Can we predict QPP? An approach based on multivariate outliers
Adrian-Gabriel Chifu, Sébastien Déjean, Moncef Garouani, Josiane Mothe, Diégo Ortiz, Md Zia Ullah
TL;DR
The paper tackles the limited accuracy of Query Performance Prediction (QPP) by examining predictability itself. It applies multivariate outlier detection based on Transformed Rank Correlations (TRC) to identify queries for which QPP tends to fail, using a multivariate distance approach with a 0.95 F-distribution threshold and multiple predictors. The study demonstrates that hard-to-predict queries exist and that removing them yields higher correlations between predicted and actual performance across datasets and QPPs, indicating robustness of the approach beyond a single predictor. This work proposes a new research direction: measuring and potentially abstaining from QPP when uncertainty is high, and extending the analysis to more datasets and feature-combination models.
Abstract
Query performance prediction (QPP) aims to forecast the effectiveness of a search engine across a range of queries and documents.

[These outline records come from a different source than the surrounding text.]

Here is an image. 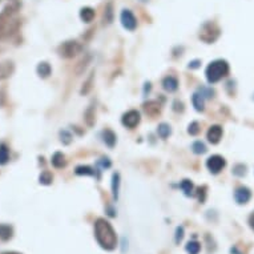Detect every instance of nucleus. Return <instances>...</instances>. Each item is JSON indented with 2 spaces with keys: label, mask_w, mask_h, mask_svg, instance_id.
<instances>
[{
  "label": "nucleus",
  "mask_w": 254,
  "mask_h": 254,
  "mask_svg": "<svg viewBox=\"0 0 254 254\" xmlns=\"http://www.w3.org/2000/svg\"><path fill=\"white\" fill-rule=\"evenodd\" d=\"M19 9L20 3L17 0H11L0 12V42L16 34L17 29L20 28Z\"/></svg>",
  "instance_id": "1"
},
{
  "label": "nucleus",
  "mask_w": 254,
  "mask_h": 254,
  "mask_svg": "<svg viewBox=\"0 0 254 254\" xmlns=\"http://www.w3.org/2000/svg\"><path fill=\"white\" fill-rule=\"evenodd\" d=\"M95 237L99 245L105 250H113L117 245V237L112 225L104 218H99L95 222Z\"/></svg>",
  "instance_id": "2"
},
{
  "label": "nucleus",
  "mask_w": 254,
  "mask_h": 254,
  "mask_svg": "<svg viewBox=\"0 0 254 254\" xmlns=\"http://www.w3.org/2000/svg\"><path fill=\"white\" fill-rule=\"evenodd\" d=\"M228 72H229V65H228V63L225 60H216V62L210 63L206 68V72H205V75H206V79L210 84L217 83V81H220L222 77H225L228 75Z\"/></svg>",
  "instance_id": "3"
},
{
  "label": "nucleus",
  "mask_w": 254,
  "mask_h": 254,
  "mask_svg": "<svg viewBox=\"0 0 254 254\" xmlns=\"http://www.w3.org/2000/svg\"><path fill=\"white\" fill-rule=\"evenodd\" d=\"M218 36H220V28L214 23H206L202 25L200 32V39L202 42L210 44V43L216 42Z\"/></svg>",
  "instance_id": "4"
},
{
  "label": "nucleus",
  "mask_w": 254,
  "mask_h": 254,
  "mask_svg": "<svg viewBox=\"0 0 254 254\" xmlns=\"http://www.w3.org/2000/svg\"><path fill=\"white\" fill-rule=\"evenodd\" d=\"M81 50H83L81 44H79L77 42H73V40H69V42L63 43L62 46L59 47V54L63 58L71 59L76 56V55H79Z\"/></svg>",
  "instance_id": "5"
},
{
  "label": "nucleus",
  "mask_w": 254,
  "mask_h": 254,
  "mask_svg": "<svg viewBox=\"0 0 254 254\" xmlns=\"http://www.w3.org/2000/svg\"><path fill=\"white\" fill-rule=\"evenodd\" d=\"M121 24L124 27L125 29H128V31H134L136 27H137V20H136V17L132 12H130L129 9H124L123 12H121Z\"/></svg>",
  "instance_id": "6"
},
{
  "label": "nucleus",
  "mask_w": 254,
  "mask_h": 254,
  "mask_svg": "<svg viewBox=\"0 0 254 254\" xmlns=\"http://www.w3.org/2000/svg\"><path fill=\"white\" fill-rule=\"evenodd\" d=\"M225 160H224V157H221V156H212V157L208 158V161H206V167H208V169L212 173H214V175H217V173H220L222 169H224V167H225Z\"/></svg>",
  "instance_id": "7"
},
{
  "label": "nucleus",
  "mask_w": 254,
  "mask_h": 254,
  "mask_svg": "<svg viewBox=\"0 0 254 254\" xmlns=\"http://www.w3.org/2000/svg\"><path fill=\"white\" fill-rule=\"evenodd\" d=\"M123 121V124L127 127V128H129V129H133L134 127L140 123V113L137 111H129V112H127L121 119Z\"/></svg>",
  "instance_id": "8"
},
{
  "label": "nucleus",
  "mask_w": 254,
  "mask_h": 254,
  "mask_svg": "<svg viewBox=\"0 0 254 254\" xmlns=\"http://www.w3.org/2000/svg\"><path fill=\"white\" fill-rule=\"evenodd\" d=\"M13 69H15V65L12 62H9V60L0 62V80L9 77L13 73Z\"/></svg>",
  "instance_id": "9"
},
{
  "label": "nucleus",
  "mask_w": 254,
  "mask_h": 254,
  "mask_svg": "<svg viewBox=\"0 0 254 254\" xmlns=\"http://www.w3.org/2000/svg\"><path fill=\"white\" fill-rule=\"evenodd\" d=\"M250 197H252V193L248 188H238L236 193H234V198L237 201L238 204L242 205V204H246L248 201L250 200Z\"/></svg>",
  "instance_id": "10"
},
{
  "label": "nucleus",
  "mask_w": 254,
  "mask_h": 254,
  "mask_svg": "<svg viewBox=\"0 0 254 254\" xmlns=\"http://www.w3.org/2000/svg\"><path fill=\"white\" fill-rule=\"evenodd\" d=\"M221 136H222V128L220 125H213L210 127L208 130V140L212 144H217V142L221 140Z\"/></svg>",
  "instance_id": "11"
},
{
  "label": "nucleus",
  "mask_w": 254,
  "mask_h": 254,
  "mask_svg": "<svg viewBox=\"0 0 254 254\" xmlns=\"http://www.w3.org/2000/svg\"><path fill=\"white\" fill-rule=\"evenodd\" d=\"M163 87L165 91L175 92L176 89L179 88V81H177V79H176V77H173V76H168V77H165V79H164Z\"/></svg>",
  "instance_id": "12"
},
{
  "label": "nucleus",
  "mask_w": 254,
  "mask_h": 254,
  "mask_svg": "<svg viewBox=\"0 0 254 254\" xmlns=\"http://www.w3.org/2000/svg\"><path fill=\"white\" fill-rule=\"evenodd\" d=\"M160 104H158L157 101H148L144 104V111H145L146 115H149V116H156L160 113Z\"/></svg>",
  "instance_id": "13"
},
{
  "label": "nucleus",
  "mask_w": 254,
  "mask_h": 254,
  "mask_svg": "<svg viewBox=\"0 0 254 254\" xmlns=\"http://www.w3.org/2000/svg\"><path fill=\"white\" fill-rule=\"evenodd\" d=\"M13 236V229L12 226L4 225V224H0V240L3 241H8Z\"/></svg>",
  "instance_id": "14"
},
{
  "label": "nucleus",
  "mask_w": 254,
  "mask_h": 254,
  "mask_svg": "<svg viewBox=\"0 0 254 254\" xmlns=\"http://www.w3.org/2000/svg\"><path fill=\"white\" fill-rule=\"evenodd\" d=\"M76 175L79 176H93V177H97V179H100V175H97V172L95 169H92L91 167H77L76 168Z\"/></svg>",
  "instance_id": "15"
},
{
  "label": "nucleus",
  "mask_w": 254,
  "mask_h": 254,
  "mask_svg": "<svg viewBox=\"0 0 254 254\" xmlns=\"http://www.w3.org/2000/svg\"><path fill=\"white\" fill-rule=\"evenodd\" d=\"M103 140H104V142L109 146V148H113L115 144H116V134L113 133L112 130L105 129L104 132H103Z\"/></svg>",
  "instance_id": "16"
},
{
  "label": "nucleus",
  "mask_w": 254,
  "mask_h": 254,
  "mask_svg": "<svg viewBox=\"0 0 254 254\" xmlns=\"http://www.w3.org/2000/svg\"><path fill=\"white\" fill-rule=\"evenodd\" d=\"M80 17H81V20L84 23H91L93 20V17H95V11L89 7H85L80 11Z\"/></svg>",
  "instance_id": "17"
},
{
  "label": "nucleus",
  "mask_w": 254,
  "mask_h": 254,
  "mask_svg": "<svg viewBox=\"0 0 254 254\" xmlns=\"http://www.w3.org/2000/svg\"><path fill=\"white\" fill-rule=\"evenodd\" d=\"M52 165H54L55 168H63L65 167V157H64V154L60 153V152H56V153L52 156Z\"/></svg>",
  "instance_id": "18"
},
{
  "label": "nucleus",
  "mask_w": 254,
  "mask_h": 254,
  "mask_svg": "<svg viewBox=\"0 0 254 254\" xmlns=\"http://www.w3.org/2000/svg\"><path fill=\"white\" fill-rule=\"evenodd\" d=\"M193 107L196 108V111L201 112V111H204V96L201 95L200 92H197L193 95Z\"/></svg>",
  "instance_id": "19"
},
{
  "label": "nucleus",
  "mask_w": 254,
  "mask_h": 254,
  "mask_svg": "<svg viewBox=\"0 0 254 254\" xmlns=\"http://www.w3.org/2000/svg\"><path fill=\"white\" fill-rule=\"evenodd\" d=\"M51 65L48 64V63H40L38 65V73L40 77H43V79H46V77H48V76L51 75Z\"/></svg>",
  "instance_id": "20"
},
{
  "label": "nucleus",
  "mask_w": 254,
  "mask_h": 254,
  "mask_svg": "<svg viewBox=\"0 0 254 254\" xmlns=\"http://www.w3.org/2000/svg\"><path fill=\"white\" fill-rule=\"evenodd\" d=\"M119 188H120V175L115 173L112 177V193L115 200L119 198Z\"/></svg>",
  "instance_id": "21"
},
{
  "label": "nucleus",
  "mask_w": 254,
  "mask_h": 254,
  "mask_svg": "<svg viewBox=\"0 0 254 254\" xmlns=\"http://www.w3.org/2000/svg\"><path fill=\"white\" fill-rule=\"evenodd\" d=\"M9 150L5 144H0V165H4L8 163Z\"/></svg>",
  "instance_id": "22"
},
{
  "label": "nucleus",
  "mask_w": 254,
  "mask_h": 254,
  "mask_svg": "<svg viewBox=\"0 0 254 254\" xmlns=\"http://www.w3.org/2000/svg\"><path fill=\"white\" fill-rule=\"evenodd\" d=\"M185 249H187V252L189 254H198L201 250V246L197 241H189L187 244V248H185Z\"/></svg>",
  "instance_id": "23"
},
{
  "label": "nucleus",
  "mask_w": 254,
  "mask_h": 254,
  "mask_svg": "<svg viewBox=\"0 0 254 254\" xmlns=\"http://www.w3.org/2000/svg\"><path fill=\"white\" fill-rule=\"evenodd\" d=\"M171 127L168 124H160L158 125V129H157V133L158 136L161 138H167L169 134H171Z\"/></svg>",
  "instance_id": "24"
},
{
  "label": "nucleus",
  "mask_w": 254,
  "mask_h": 254,
  "mask_svg": "<svg viewBox=\"0 0 254 254\" xmlns=\"http://www.w3.org/2000/svg\"><path fill=\"white\" fill-rule=\"evenodd\" d=\"M181 189L185 193V196H192L193 194V184L189 180H184L181 183Z\"/></svg>",
  "instance_id": "25"
},
{
  "label": "nucleus",
  "mask_w": 254,
  "mask_h": 254,
  "mask_svg": "<svg viewBox=\"0 0 254 254\" xmlns=\"http://www.w3.org/2000/svg\"><path fill=\"white\" fill-rule=\"evenodd\" d=\"M192 149L196 154H202V153H205V152H206V146L204 145V142L196 141L192 145Z\"/></svg>",
  "instance_id": "26"
},
{
  "label": "nucleus",
  "mask_w": 254,
  "mask_h": 254,
  "mask_svg": "<svg viewBox=\"0 0 254 254\" xmlns=\"http://www.w3.org/2000/svg\"><path fill=\"white\" fill-rule=\"evenodd\" d=\"M52 175H51L50 172H43L42 175H40V177H39V180H40V184H43V185H50L51 183H52Z\"/></svg>",
  "instance_id": "27"
},
{
  "label": "nucleus",
  "mask_w": 254,
  "mask_h": 254,
  "mask_svg": "<svg viewBox=\"0 0 254 254\" xmlns=\"http://www.w3.org/2000/svg\"><path fill=\"white\" fill-rule=\"evenodd\" d=\"M198 130H200V128H198V123H196V121H193L192 124L189 125V129H188V132H189V134H192V136H194V134L198 133Z\"/></svg>",
  "instance_id": "28"
},
{
  "label": "nucleus",
  "mask_w": 254,
  "mask_h": 254,
  "mask_svg": "<svg viewBox=\"0 0 254 254\" xmlns=\"http://www.w3.org/2000/svg\"><path fill=\"white\" fill-rule=\"evenodd\" d=\"M104 17H105V21H107V23H111V21H112V5H111V4L107 5V9H105Z\"/></svg>",
  "instance_id": "29"
},
{
  "label": "nucleus",
  "mask_w": 254,
  "mask_h": 254,
  "mask_svg": "<svg viewBox=\"0 0 254 254\" xmlns=\"http://www.w3.org/2000/svg\"><path fill=\"white\" fill-rule=\"evenodd\" d=\"M60 136H62V141L64 142V144H69V142H71L72 136L68 133L67 130H62V132H60Z\"/></svg>",
  "instance_id": "30"
},
{
  "label": "nucleus",
  "mask_w": 254,
  "mask_h": 254,
  "mask_svg": "<svg viewBox=\"0 0 254 254\" xmlns=\"http://www.w3.org/2000/svg\"><path fill=\"white\" fill-rule=\"evenodd\" d=\"M234 175L237 176H244L246 173V167L245 165H237V167L234 168Z\"/></svg>",
  "instance_id": "31"
},
{
  "label": "nucleus",
  "mask_w": 254,
  "mask_h": 254,
  "mask_svg": "<svg viewBox=\"0 0 254 254\" xmlns=\"http://www.w3.org/2000/svg\"><path fill=\"white\" fill-rule=\"evenodd\" d=\"M183 237H184V228L179 226V228L176 229V242L179 244V242L183 240Z\"/></svg>",
  "instance_id": "32"
},
{
  "label": "nucleus",
  "mask_w": 254,
  "mask_h": 254,
  "mask_svg": "<svg viewBox=\"0 0 254 254\" xmlns=\"http://www.w3.org/2000/svg\"><path fill=\"white\" fill-rule=\"evenodd\" d=\"M99 165H101L103 168H109L111 167V161L108 158H101V161H99Z\"/></svg>",
  "instance_id": "33"
},
{
  "label": "nucleus",
  "mask_w": 254,
  "mask_h": 254,
  "mask_svg": "<svg viewBox=\"0 0 254 254\" xmlns=\"http://www.w3.org/2000/svg\"><path fill=\"white\" fill-rule=\"evenodd\" d=\"M249 224H250V226H252V229L254 230V212L252 213V216L249 217Z\"/></svg>",
  "instance_id": "34"
},
{
  "label": "nucleus",
  "mask_w": 254,
  "mask_h": 254,
  "mask_svg": "<svg viewBox=\"0 0 254 254\" xmlns=\"http://www.w3.org/2000/svg\"><path fill=\"white\" fill-rule=\"evenodd\" d=\"M189 67H190V68H197V67H198V62L190 63V65H189Z\"/></svg>",
  "instance_id": "35"
},
{
  "label": "nucleus",
  "mask_w": 254,
  "mask_h": 254,
  "mask_svg": "<svg viewBox=\"0 0 254 254\" xmlns=\"http://www.w3.org/2000/svg\"><path fill=\"white\" fill-rule=\"evenodd\" d=\"M0 254H20V253H16V252H4V253H0Z\"/></svg>",
  "instance_id": "36"
}]
</instances>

While state-of-the-art predictors offer a certain level of precision, their accuracy is not flawless. Prior research has recognized the challenges inherent in QPP but often lacks a thorough qualitative analysis. In this paper, we delve into QPP by examining the factors that influence the predictability of query performance accuracy. We propose the working hypothesis that while some queries are readily predictable, others present significant challenges. By focusing on outliers, we aim to identify the queries that are particularly challenging to predict. To this end, we employ multivariate outlier detection method. Our results demonstrate the effectiveness of this approach in identifying queries on which QPP do not perform well, yielding less reliable predictions. Moreover, we provide evidence that excluding these hard-to-predict queries from the analysis significantly enhances the overall accuracy of QPP.